Executive Director Susan Benesch spoke at Hate Speech: How to Counteract?, an international conference that took place in the Azores on May 4th. The orginal article is available in its original Portuguese at Observador.


Professor at Harvard University, Susan Benesch, stated at an international conference in the Azores that “living conditions do not seem to be the determining factor” in relation to hate speech.

Harvard University professor Susan Benesch defended this Thursday that hate speech is a “real threat to democracy, warning that improving living conditions is not enough to end that speech.

“We also see hate speech from people whose living conditions are not difficult at all. Unfortunately, even looking at other examples in history, living conditions do not seem to be the determining factor related to hate,” she said.

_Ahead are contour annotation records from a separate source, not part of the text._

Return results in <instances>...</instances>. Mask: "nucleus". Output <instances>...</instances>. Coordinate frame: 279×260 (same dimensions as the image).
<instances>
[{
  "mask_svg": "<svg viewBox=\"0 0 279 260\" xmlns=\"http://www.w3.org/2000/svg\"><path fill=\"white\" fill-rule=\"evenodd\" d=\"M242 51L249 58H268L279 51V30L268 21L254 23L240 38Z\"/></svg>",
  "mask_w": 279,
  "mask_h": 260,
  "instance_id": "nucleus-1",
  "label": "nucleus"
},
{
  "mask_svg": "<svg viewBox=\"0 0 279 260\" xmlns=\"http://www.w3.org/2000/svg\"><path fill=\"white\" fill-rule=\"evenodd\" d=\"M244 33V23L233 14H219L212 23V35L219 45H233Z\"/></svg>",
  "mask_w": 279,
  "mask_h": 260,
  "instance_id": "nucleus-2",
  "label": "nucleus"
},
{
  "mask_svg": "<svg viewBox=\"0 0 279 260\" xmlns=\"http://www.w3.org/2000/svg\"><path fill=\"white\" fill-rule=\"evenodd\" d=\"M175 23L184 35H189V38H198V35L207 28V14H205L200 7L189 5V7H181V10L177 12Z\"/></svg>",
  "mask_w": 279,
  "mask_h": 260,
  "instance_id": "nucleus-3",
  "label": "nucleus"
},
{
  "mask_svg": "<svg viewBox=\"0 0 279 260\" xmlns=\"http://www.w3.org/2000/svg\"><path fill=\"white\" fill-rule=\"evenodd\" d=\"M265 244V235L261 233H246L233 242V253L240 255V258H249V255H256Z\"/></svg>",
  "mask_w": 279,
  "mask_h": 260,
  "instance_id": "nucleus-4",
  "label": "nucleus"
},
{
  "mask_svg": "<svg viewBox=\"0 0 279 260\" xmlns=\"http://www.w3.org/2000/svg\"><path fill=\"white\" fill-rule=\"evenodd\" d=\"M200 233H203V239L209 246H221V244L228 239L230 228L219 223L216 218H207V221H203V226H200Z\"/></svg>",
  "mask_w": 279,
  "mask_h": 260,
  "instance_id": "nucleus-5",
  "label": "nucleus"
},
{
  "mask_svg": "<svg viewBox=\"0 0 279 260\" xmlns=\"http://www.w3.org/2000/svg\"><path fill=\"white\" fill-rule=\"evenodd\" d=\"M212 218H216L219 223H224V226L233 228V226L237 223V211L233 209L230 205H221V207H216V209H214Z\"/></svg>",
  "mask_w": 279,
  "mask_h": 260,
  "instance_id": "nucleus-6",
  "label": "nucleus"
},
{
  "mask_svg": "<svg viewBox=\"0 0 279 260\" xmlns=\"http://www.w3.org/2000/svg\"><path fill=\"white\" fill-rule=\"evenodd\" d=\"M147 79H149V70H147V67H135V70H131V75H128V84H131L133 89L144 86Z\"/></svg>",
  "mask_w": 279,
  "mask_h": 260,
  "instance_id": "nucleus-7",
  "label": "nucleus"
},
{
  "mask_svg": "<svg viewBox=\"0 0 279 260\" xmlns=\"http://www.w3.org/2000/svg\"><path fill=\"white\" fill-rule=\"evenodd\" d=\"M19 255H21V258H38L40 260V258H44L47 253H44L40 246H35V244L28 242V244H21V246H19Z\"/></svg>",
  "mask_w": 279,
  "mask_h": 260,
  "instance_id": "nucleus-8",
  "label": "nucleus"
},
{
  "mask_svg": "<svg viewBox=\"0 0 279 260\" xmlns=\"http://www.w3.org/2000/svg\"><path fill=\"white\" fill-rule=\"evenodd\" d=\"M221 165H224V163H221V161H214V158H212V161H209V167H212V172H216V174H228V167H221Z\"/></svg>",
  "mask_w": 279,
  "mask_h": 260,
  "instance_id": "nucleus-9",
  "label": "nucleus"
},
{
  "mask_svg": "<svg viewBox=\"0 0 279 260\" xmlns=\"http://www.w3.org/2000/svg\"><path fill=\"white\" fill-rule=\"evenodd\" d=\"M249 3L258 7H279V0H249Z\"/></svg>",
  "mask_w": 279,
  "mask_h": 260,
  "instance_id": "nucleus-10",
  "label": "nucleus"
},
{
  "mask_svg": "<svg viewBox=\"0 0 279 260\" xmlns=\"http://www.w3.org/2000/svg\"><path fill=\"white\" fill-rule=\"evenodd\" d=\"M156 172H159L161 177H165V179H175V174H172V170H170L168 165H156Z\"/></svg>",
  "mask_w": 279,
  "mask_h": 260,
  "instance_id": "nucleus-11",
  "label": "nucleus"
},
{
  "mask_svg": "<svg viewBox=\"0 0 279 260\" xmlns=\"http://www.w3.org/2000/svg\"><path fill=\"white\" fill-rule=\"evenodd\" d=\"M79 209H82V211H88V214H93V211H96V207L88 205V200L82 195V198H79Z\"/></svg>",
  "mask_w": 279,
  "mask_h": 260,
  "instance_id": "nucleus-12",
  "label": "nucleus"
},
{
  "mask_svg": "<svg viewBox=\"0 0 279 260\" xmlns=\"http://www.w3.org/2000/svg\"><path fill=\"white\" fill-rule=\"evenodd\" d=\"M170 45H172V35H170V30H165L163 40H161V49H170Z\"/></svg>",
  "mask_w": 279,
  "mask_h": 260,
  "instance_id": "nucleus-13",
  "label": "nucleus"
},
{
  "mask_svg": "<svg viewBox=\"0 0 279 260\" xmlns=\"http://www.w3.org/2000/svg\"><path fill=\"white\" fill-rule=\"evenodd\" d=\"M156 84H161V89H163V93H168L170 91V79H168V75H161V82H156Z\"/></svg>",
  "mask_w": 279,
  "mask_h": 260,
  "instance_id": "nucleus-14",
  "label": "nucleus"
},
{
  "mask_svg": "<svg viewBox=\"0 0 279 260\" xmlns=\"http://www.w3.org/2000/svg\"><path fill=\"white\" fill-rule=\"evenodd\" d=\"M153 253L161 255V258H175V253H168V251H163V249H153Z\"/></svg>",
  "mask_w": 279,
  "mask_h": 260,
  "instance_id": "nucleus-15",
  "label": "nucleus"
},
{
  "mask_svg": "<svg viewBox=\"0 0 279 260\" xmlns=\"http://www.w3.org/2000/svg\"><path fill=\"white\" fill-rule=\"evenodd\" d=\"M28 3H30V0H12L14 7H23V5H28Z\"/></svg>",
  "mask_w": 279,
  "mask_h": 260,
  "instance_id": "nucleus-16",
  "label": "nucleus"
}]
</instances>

The researcher from Berkman Klein Center for Internet & Society at Harvard University spoke to the Lusa agency and Antena 1, regarding the international conference “Hate speech: how to counteract?”, which took place at the University of the Azores, in Ponta Delgada, organized by CICS.NOVA.UAc (Interdisciplinary Center for Social Sciences).

Susan Benesch argued that hate speech uses fear to “convince that a group of people” represents a threat to the social order, making “people, even those with good economic conditions, feel threatened”.

“Hate speech manages to convince one group of people to fear another group so much that they believe violence is acceptable or even necessary. This is a very effective tool to make the group more cohesive, in such a way that political leaders use it a lot”, she stressed.

The former American journalist, who directs the “Dangerous Speech Project” considered that hate speech is a “real threat”, warning that “those who intend to preserve democracy cannot relax”.

“For me, hate speech is a symptom. It is an indicator of society. Partly because people often feel uninhibited online to express what 30 or 40 years ago they couldn’t express themselves publicly,” she said.

Instead of “censorship”, Susan Benesch argued that hate speech should be fought through a “counter speech” that “forces society to look” at the issue and “admit the problem”.

“Most people who decide to fight back against hate speech are not trying to change the thinking of those who promote it. Instead, they are trying to change society in general and change the audience’s perception”, she stressed.

Pilar Damião de Medeiros, a professor at the University of the Azores, warned that “hate speech does not know dialogue” and seeks, “simply, to diminish minorities or other social groups”, instigating xenophobia, homophobia, misogyny and racism 

“In Portugal, when we are close to the celebrations of 50 years of freedom achieved at great cost, we have the extreme right watching. In my view, it seems that the monsters that we thought extinct since World War II are lurking again”, he declared.

Considering that the “extreme right-wing noise” has “neither bases nor concrete data”, the sociologist, who was part of the organization of the event, stated that the conference intended to “motivate the debate on the danger of living in an era in which the hatred grows sharper”.

“We have to be activists every day in this fight against hate speech in all its variants. If we want to keep our democracy alive, the values ​​of social justice and respect for human dignity, it has to be with work done by all of us”, he concluded.